JL: I think that's the case with most people, that they don't really know what's going to be the result of anything that they do. (Laughs.)
RJ: We're doing a project that is a good example of "whether this is art or not." It's June 30, tied to July 4. The theme is "Green is the New Red, White, and Blue." I've been thinking about the connection between this community-building enterprise, and democracy as an idea, for quite a while. Recently it's occurred to me that there are some challenges at a language level with the way that we engage each other. So we're going to play a game at this event called "The Pursuit of Green Happiness," where we invite people online to submit tough questions that they think should be addressed, relating to community and sustainability and green policy and global warming problems. We're going to put 'em all in a hat, and for five hours we'll invite anybody to come and sit at the round table with these questions, and wear a powdered wig and a psychedelic shirt, and try to have a different kind of conversation.
This addresses what I feel is a real problem with the way that we communicate - whether it's hyper-politicized, or 24/7 marketing mode. I find that, as I cruise around doing my thing, and listening and looking at the way we're talking to each other, that we're on message all the time, from whatever our affiliations are. It's creating a problem with our ability to listen to each other and to have a genuine conversation without trying to ram our agenda down people's throats all the time.
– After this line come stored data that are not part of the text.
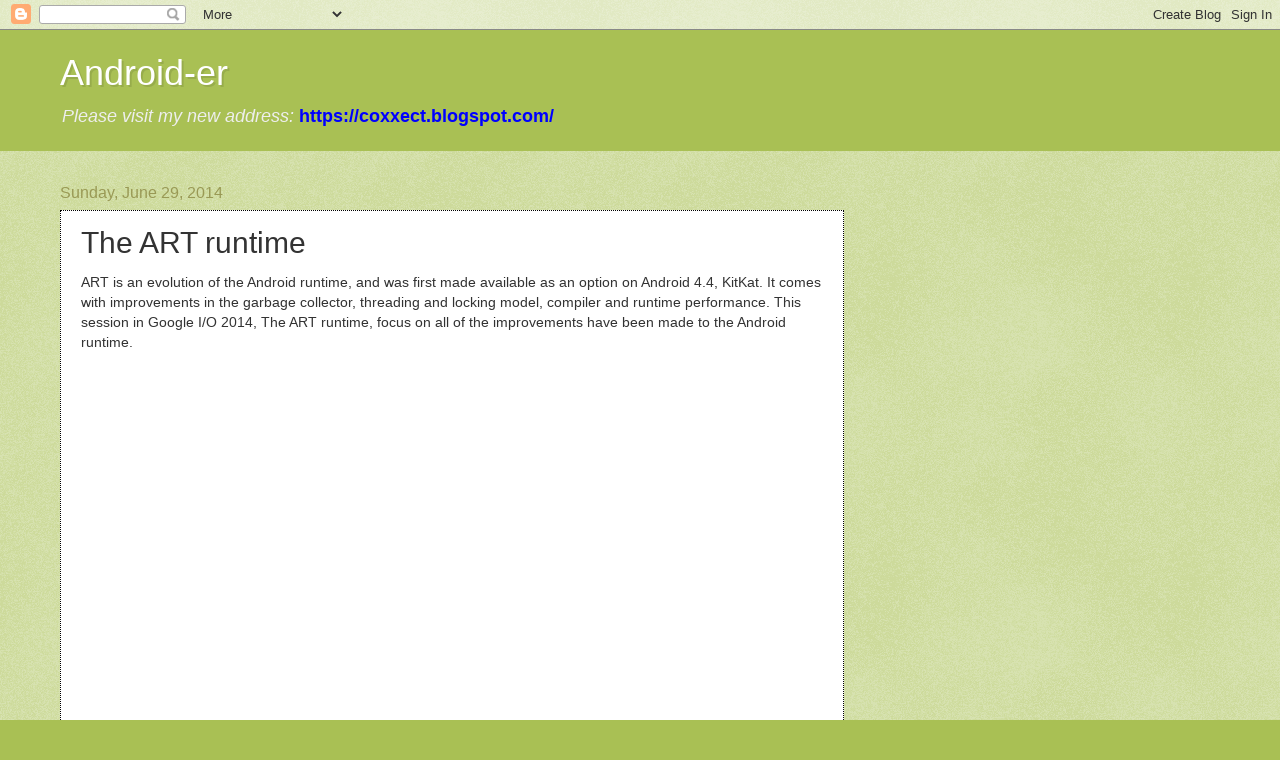

--- FILE ---
content_type: text/html; charset=utf-8
request_url: https://www.google.com/recaptcha/api2/aframe
body_size: 266
content:
<!DOCTYPE HTML><html><head><meta http-equiv="content-type" content="text/html; charset=UTF-8"></head><body><script nonce="1yBKgc3Vhz5_bQaEnkeFoA">/** Anti-fraud and anti-abuse applications only. See google.com/recaptcha */ try{var clients={'sodar':'https://pagead2.googlesyndication.com/pagead/sodar?'};window.addEventListener("message",function(a){try{if(a.source===window.parent){var b=JSON.parse(a.data);var c=clients[b['id']];if(c){var d=document.createElement('img');d.src=c+b['params']+'&rc='+(localStorage.getItem("rc::a")?sessionStorage.getItem("rc::b"):"");window.document.body.appendChild(d);sessionStorage.setItem("rc::e",parseInt(sessionStorage.getItem("rc::e")||0)+1);localStorage.setItem("rc::h",'1769019502742');}}}catch(b){}});window.parent.postMessage("_grecaptcha_ready", "*");}catch(b){}</script></body></html>

--- FILE ---
content_type: text/plain
request_url: https://www.google-analytics.com/j/collect?v=1&_v=j102&a=1244417963&t=pageview&_s=1&dl=https%3A%2F%2Fandroid-er.blogspot.com%2F2014%2F06%2Fthe-art-runtime.html&ul=en-us%40posix&dt=Android-er%3A%20The%20ART%20runtime&sr=1280x720&vp=1280x720&_u=IEBAAEABAAAAACAAI~&jid=472723567&gjid=2146915155&cid=1996392925.1769019500&tid=UA-45116094-1&_gid=1769139401.1769019500&_r=1&_slc=1&z=178812060
body_size: -453
content:
2,cG-SYN8YHSRSP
This summer is the 40th anniversary of the Summer of Love. I've been thinking about that and wondering what that platform of ideas was, and what was that revolutionary agenda? When you compare it to the current green progressive agenda, you realized that we're struggling with a lot of very similar circumstances with the war and the environment and social justice problems. But then when you look at the informality and the fun of that period, and the way people dressed, and their openness to strangers - the whole idea of calling it the summer of love -- you recognize how jaded we've become, and how guarded, and skeptical.
JL: Did we fail back then? I'm not sure we had clear enough goals to be able to say whether we failed.
RJ: I agree with that. But there's some value in the lack of clear goals, where your ability to respond to the opportunities that come up is concerned, as opposed to having tunnel vision about a policy, or an organization or a candidate. With this game I mentioned, we're playing with the idea that the way that we're talking and the way that we're dealing with each other is leading us down a path that is bound to fail, because right from the beginning, the way that we're talking and addressing each other isn't robust enough for the kinds of change, the kinds of complex solutions that we need to be generating.
JL: That's an ego thing. We dismiss people that we don't agree with; we're looking for the primacy of our own perspectives and our own egoes. It used to be that people would listen to each other and come to some kind of conciliation or synthesis of views. That's been lost, and, as you said, hyperpoliticized.
RJ: I don't think of myself as a political person. It's not so much the party system, but our identity as a country, with our own internal structure that defines who we are. I think that it's very rigid, in a lot of ways. We need to find the humor and the compassion there. I'm an atheist, but I think there's a certain spirituality about existence. We don't always recognize the sacredness of each person's life – and not just people, but we think of trees as resources and materials that can be moved around, and not as organisms that are here to be a tree, the same way we're here to be a person.